Claude models (explicit caching)
| TTL | Creation multiplier on cached input tokens | Read multiplier |
|---|
5m | 1.25x | 0.1x |
1h | 2.0x | 0.1x |
TTL Options (Explicit Claude Controls)
| TTL | Duration | Description |
|---|
"5m" | 5 minutes | Default. Suitable for interactive sessions. |
"1h" | 1 hour | Extended. Useful for batch processing or long-running sessions. |
Structuring Prompts for Cache Hits
Cache hits require the cached prefix to be byte-identical across requests.
Best practices:
- Put static content first (system prompt, reference docs, tool definitions).
- Keep cached content identical across requests (no timestamps, request IDs, or dynamic inserts).
- Put dynamic content after the cache boundary (typically the latest user message).
Behavior:
- On cache hit, TTL resets.
- If TTL expires without reuse, cache expires.
- Any prefix change (even one character) causes a cache miss and new cache creation.
Cache Consistency with stickyProvider (Explicit Caching)
Each provider keeps its own cache. If a request fails over to another provider, the previous cache may be unavailable.
If cache consistency matters more than availability, set:
{
"promptCaching": { "enabled": true, "ttl": "5m", "stickyProvider": true }
}
Behavior:
stickyProvider: false (default): the request may succeed even if routing changes, but you might rebuild caches.
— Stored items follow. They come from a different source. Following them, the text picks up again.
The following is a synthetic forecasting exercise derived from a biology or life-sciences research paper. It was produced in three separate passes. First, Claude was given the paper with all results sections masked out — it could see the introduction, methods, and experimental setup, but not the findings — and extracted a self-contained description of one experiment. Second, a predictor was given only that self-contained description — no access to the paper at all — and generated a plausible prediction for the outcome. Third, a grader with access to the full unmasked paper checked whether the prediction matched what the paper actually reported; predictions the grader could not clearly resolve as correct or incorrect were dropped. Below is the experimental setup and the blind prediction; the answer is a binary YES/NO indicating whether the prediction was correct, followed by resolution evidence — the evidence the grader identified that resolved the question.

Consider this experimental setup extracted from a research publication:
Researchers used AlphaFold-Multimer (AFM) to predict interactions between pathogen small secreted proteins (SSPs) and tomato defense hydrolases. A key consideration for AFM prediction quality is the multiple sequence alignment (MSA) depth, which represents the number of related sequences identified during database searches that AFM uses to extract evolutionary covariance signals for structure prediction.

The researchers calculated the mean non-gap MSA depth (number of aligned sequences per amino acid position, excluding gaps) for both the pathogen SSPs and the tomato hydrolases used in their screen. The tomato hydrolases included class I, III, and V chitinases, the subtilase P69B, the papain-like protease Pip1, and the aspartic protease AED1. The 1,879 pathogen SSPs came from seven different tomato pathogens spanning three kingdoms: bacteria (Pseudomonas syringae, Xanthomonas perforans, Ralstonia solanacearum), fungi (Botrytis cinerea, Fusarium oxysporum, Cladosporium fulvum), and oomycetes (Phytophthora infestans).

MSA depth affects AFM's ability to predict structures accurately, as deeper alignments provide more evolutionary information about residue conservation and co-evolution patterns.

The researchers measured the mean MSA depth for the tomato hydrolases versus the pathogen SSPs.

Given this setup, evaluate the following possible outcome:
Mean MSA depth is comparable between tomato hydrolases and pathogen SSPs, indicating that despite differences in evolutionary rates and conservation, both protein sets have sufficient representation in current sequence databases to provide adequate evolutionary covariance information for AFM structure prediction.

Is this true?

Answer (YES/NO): NO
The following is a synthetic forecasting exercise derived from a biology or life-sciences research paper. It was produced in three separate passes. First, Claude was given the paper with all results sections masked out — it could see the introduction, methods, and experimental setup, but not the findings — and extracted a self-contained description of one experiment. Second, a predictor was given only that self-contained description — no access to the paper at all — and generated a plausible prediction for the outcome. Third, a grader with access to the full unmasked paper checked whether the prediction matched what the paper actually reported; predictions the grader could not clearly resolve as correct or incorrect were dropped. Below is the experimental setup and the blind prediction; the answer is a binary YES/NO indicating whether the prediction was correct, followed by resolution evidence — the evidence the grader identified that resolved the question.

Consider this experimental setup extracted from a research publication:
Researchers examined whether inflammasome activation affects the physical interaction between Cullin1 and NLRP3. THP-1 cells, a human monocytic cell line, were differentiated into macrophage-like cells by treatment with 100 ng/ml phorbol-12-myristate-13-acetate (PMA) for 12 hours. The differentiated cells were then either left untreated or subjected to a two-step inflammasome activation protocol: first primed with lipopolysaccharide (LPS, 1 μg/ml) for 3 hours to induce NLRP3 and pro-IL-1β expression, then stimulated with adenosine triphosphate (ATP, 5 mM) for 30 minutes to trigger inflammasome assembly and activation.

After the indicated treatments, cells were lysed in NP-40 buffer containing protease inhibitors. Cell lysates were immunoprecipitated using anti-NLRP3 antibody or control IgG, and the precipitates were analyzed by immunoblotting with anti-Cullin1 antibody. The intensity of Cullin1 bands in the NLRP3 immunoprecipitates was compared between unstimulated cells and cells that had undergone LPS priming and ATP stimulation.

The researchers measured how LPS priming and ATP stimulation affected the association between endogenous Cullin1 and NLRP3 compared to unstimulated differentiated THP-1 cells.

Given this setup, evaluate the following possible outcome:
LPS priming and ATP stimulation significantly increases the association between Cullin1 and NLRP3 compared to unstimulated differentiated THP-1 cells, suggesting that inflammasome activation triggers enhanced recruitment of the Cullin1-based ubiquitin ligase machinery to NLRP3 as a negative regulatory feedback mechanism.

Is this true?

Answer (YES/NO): NO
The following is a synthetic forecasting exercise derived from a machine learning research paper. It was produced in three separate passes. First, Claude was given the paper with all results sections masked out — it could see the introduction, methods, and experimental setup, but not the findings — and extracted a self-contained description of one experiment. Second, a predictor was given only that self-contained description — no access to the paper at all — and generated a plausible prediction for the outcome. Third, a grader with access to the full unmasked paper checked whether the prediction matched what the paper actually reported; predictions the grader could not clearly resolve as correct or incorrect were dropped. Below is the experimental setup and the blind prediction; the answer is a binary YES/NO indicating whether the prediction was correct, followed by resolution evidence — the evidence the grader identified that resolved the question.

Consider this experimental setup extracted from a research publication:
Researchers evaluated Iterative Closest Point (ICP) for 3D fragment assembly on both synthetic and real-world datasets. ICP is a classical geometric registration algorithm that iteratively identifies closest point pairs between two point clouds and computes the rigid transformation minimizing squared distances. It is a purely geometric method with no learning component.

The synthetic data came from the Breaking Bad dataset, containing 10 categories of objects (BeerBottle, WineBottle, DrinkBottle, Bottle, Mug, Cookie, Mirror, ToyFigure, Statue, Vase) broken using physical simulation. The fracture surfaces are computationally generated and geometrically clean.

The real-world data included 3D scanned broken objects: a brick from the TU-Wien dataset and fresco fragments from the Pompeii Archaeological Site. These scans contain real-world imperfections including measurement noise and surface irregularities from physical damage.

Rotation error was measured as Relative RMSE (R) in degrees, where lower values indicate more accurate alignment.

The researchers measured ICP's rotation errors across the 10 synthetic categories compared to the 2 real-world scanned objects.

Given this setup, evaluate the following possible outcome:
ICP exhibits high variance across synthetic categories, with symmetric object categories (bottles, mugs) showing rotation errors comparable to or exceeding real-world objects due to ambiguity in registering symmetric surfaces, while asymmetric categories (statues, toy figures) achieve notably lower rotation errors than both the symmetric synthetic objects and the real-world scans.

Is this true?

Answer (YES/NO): NO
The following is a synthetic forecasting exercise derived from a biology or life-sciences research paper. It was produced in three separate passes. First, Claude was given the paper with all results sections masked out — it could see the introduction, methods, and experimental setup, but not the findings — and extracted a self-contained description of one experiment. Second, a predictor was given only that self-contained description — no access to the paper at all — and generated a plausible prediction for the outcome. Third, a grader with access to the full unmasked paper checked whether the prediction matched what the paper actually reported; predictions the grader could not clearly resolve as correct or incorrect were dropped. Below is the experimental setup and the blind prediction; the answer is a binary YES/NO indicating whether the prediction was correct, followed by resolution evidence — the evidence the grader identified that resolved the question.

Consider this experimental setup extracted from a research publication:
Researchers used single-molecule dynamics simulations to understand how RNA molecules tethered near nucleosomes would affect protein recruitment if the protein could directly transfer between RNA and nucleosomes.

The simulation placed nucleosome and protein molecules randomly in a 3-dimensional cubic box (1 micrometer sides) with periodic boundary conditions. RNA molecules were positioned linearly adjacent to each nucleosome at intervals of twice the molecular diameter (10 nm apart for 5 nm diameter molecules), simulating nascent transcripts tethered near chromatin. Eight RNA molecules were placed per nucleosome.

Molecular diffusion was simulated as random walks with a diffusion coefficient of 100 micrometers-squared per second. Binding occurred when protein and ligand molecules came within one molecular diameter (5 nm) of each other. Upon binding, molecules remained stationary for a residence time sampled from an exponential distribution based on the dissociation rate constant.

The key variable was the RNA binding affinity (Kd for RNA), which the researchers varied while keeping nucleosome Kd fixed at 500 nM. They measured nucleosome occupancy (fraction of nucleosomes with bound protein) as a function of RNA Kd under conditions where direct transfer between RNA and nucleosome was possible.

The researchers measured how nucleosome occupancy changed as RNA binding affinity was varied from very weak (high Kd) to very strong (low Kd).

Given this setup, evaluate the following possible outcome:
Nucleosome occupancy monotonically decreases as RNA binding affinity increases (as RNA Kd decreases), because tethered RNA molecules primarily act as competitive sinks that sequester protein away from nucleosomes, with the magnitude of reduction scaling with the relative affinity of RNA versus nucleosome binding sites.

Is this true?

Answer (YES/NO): YES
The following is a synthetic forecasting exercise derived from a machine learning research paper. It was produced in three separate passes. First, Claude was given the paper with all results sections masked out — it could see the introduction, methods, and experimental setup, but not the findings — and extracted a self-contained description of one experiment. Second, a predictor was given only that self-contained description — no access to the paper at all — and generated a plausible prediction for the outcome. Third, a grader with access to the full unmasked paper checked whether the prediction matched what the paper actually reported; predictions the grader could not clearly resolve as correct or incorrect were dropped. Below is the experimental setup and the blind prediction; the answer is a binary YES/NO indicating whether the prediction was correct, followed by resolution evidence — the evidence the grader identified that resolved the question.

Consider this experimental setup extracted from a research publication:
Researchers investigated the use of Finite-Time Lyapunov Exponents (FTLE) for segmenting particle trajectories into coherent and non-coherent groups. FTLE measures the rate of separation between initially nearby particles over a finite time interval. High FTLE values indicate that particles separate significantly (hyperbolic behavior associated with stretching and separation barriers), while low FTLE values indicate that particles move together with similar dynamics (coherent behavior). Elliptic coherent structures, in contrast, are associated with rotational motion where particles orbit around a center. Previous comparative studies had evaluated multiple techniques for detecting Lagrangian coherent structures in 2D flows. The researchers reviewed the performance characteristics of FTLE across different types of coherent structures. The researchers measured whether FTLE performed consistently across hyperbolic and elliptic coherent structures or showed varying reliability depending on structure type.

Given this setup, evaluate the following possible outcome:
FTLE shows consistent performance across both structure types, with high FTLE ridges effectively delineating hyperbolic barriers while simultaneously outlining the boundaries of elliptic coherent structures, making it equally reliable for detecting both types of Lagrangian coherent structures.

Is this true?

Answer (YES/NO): NO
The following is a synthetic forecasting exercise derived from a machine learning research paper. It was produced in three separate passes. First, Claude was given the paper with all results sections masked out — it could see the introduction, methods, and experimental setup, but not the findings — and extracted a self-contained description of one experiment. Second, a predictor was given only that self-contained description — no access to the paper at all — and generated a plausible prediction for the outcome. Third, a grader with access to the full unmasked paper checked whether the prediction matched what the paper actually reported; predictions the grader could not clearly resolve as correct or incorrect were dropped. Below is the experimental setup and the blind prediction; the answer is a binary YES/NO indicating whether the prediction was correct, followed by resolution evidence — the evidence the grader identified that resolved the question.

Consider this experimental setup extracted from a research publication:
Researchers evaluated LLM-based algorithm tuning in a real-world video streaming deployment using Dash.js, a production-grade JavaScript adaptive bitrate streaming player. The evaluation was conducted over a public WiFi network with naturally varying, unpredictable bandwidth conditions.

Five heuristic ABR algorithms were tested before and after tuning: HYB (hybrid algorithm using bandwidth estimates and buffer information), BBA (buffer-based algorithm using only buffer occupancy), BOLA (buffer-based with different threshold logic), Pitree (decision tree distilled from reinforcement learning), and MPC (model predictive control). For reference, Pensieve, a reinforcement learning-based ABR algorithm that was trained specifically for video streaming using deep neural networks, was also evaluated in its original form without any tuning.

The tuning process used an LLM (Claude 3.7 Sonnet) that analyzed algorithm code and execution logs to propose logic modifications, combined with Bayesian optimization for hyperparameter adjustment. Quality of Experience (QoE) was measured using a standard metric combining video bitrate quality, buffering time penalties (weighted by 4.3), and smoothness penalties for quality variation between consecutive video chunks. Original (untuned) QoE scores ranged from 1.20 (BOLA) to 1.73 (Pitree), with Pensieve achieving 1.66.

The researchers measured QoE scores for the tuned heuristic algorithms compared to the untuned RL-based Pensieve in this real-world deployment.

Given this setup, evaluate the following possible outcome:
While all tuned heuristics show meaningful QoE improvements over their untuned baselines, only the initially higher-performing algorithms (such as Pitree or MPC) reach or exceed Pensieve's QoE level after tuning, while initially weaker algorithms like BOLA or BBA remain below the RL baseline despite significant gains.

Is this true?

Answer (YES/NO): NO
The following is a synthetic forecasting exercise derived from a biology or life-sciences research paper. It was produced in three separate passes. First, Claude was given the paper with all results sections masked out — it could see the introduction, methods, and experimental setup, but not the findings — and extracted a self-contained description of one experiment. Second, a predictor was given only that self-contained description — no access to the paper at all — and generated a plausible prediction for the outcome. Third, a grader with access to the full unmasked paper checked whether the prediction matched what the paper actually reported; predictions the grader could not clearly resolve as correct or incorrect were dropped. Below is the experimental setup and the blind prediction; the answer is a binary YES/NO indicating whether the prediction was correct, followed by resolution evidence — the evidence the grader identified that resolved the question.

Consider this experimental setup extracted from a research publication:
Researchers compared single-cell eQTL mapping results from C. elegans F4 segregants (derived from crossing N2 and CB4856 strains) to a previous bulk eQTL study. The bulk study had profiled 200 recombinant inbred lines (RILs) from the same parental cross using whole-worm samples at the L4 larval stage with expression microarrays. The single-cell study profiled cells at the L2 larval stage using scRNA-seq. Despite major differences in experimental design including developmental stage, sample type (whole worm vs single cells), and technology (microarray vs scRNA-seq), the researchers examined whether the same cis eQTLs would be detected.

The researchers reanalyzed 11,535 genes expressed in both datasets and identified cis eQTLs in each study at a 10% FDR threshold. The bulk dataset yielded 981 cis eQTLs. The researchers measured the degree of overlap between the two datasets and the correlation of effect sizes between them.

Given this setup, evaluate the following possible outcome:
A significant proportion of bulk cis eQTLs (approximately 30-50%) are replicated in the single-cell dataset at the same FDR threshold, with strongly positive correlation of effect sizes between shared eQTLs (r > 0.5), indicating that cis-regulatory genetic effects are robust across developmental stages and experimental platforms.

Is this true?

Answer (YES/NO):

stickyProvider: true: if a fallback would be required, the request returns 503 instead.
NanoGPT Web UI
In the NanoGPT web UI, models with explicit prompt-caching controls show a prompt caching toggle where you can choose cache duration.
Limitations and Caveats
- Provider-side minimum token thresholds still apply before a cache entry is created.
- A maximum of 4 cache breakpoints (
cache_control) are supported per request.
- Some models report aggregate prompt usage differently; use
cache_creation_input_tokens and cache_read_input_tokens for authoritative cached token counts.
- On cache hits, a small non-zero
cache_creation_input_tokens can appear due to per-request overhead and does not necessarily indicate a cache miss.
- Implicit caching behavior (eligibility, TTL behavior, and exact discounts) is provider-dependent.